- Task to carry out -
Give an exact copy of the lines of the records below, starting at the line containing "scientific name: Laurasiatheria" and running to the end.

===== Source data

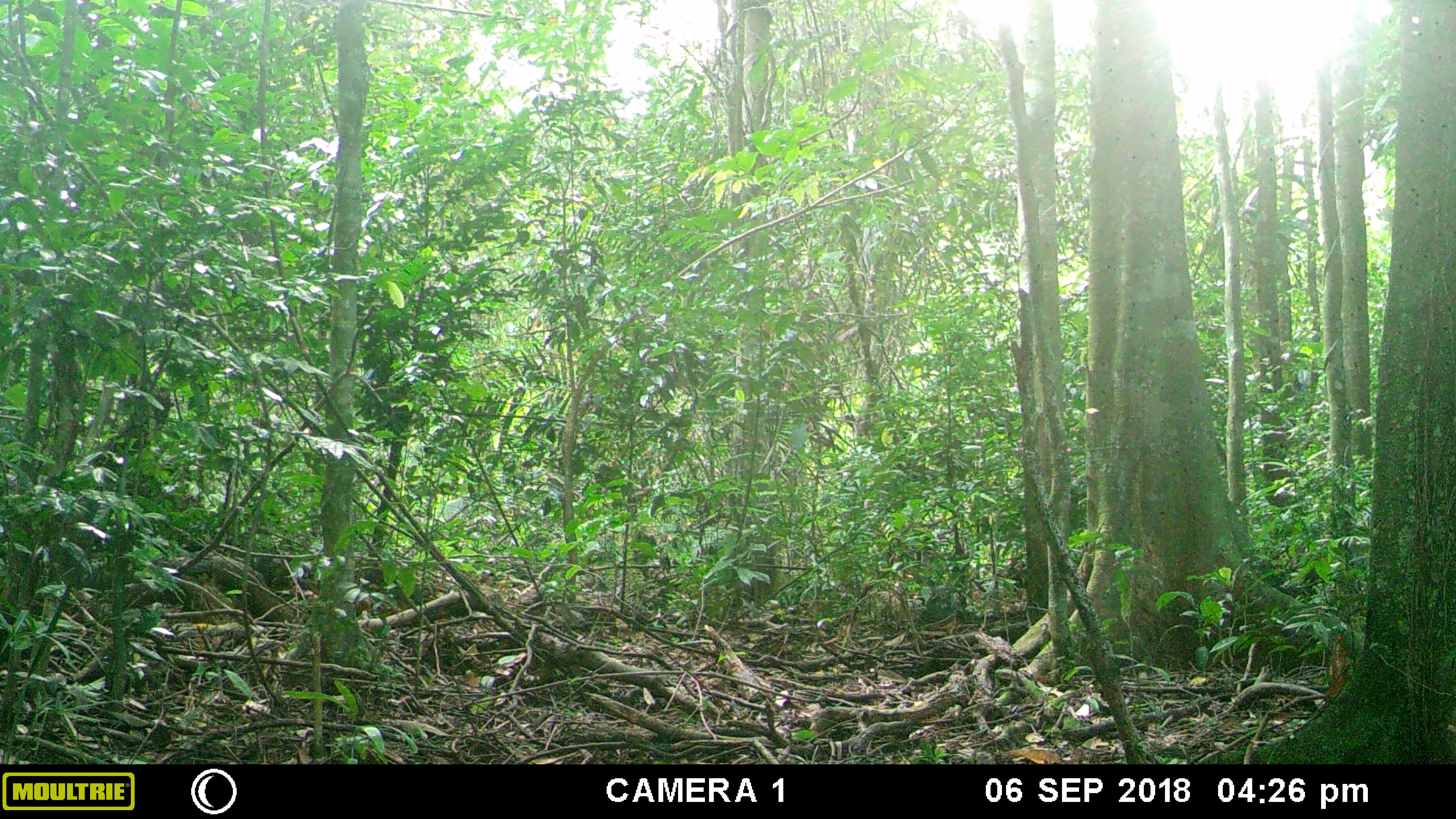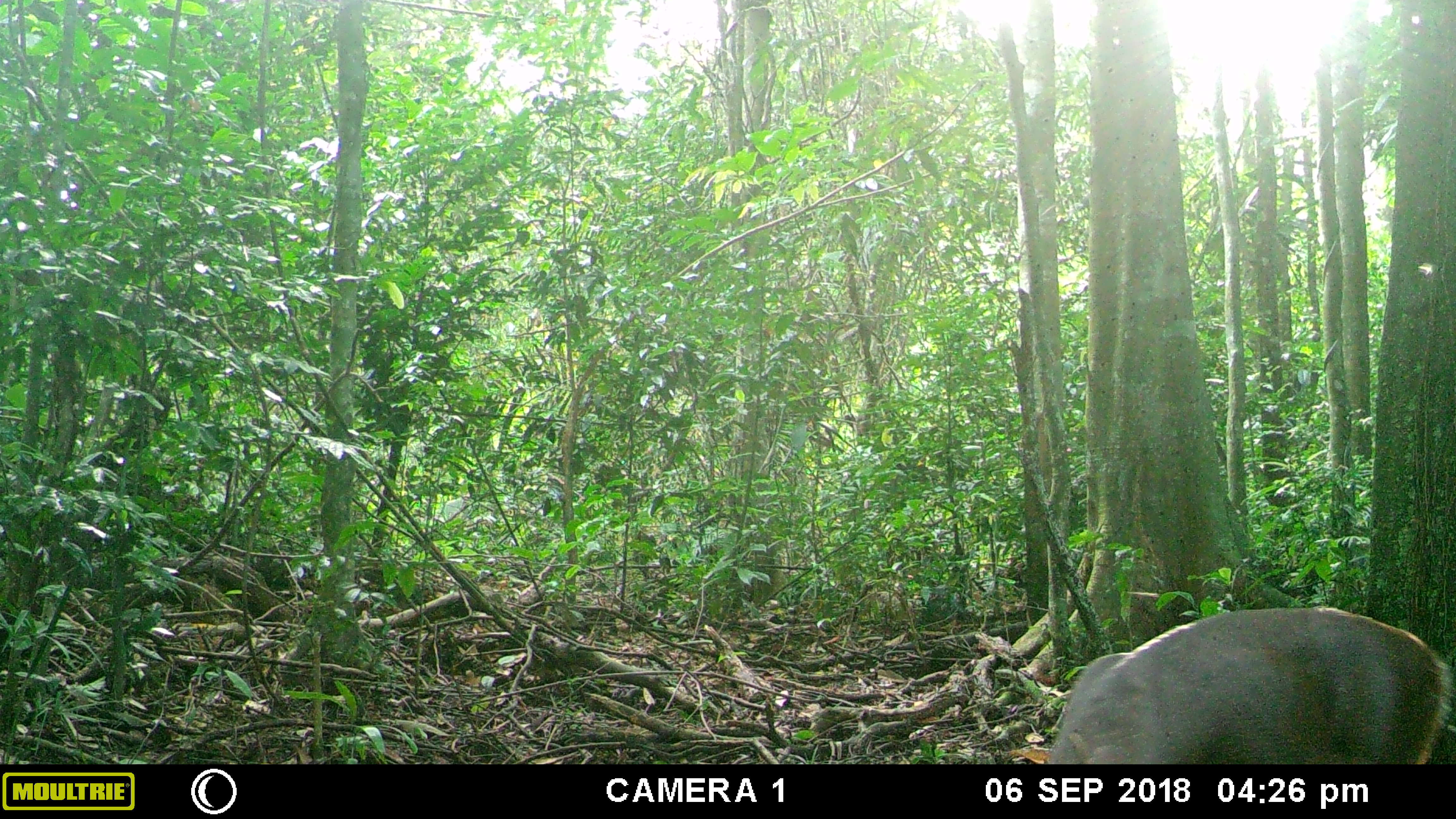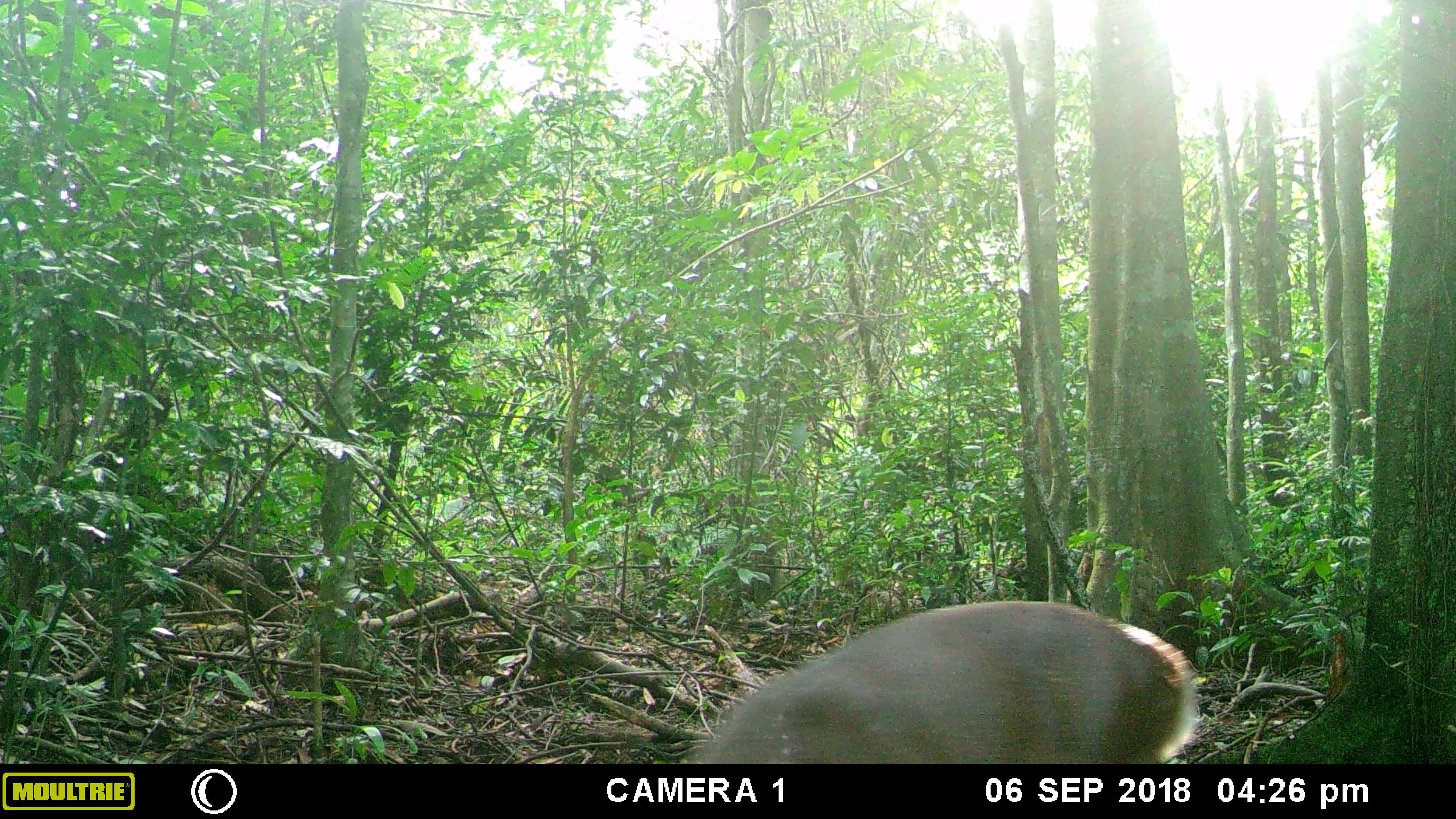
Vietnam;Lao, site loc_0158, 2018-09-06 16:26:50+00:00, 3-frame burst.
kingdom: Animalia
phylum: Chordata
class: Mammalia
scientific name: Laurasiatheria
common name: ungulate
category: unidentified ungulates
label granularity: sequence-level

==========

- Answer section -
scientific name: Laurasiatheria
common name: ungulate
category: unidentified ungulates
label granularity: sequence-level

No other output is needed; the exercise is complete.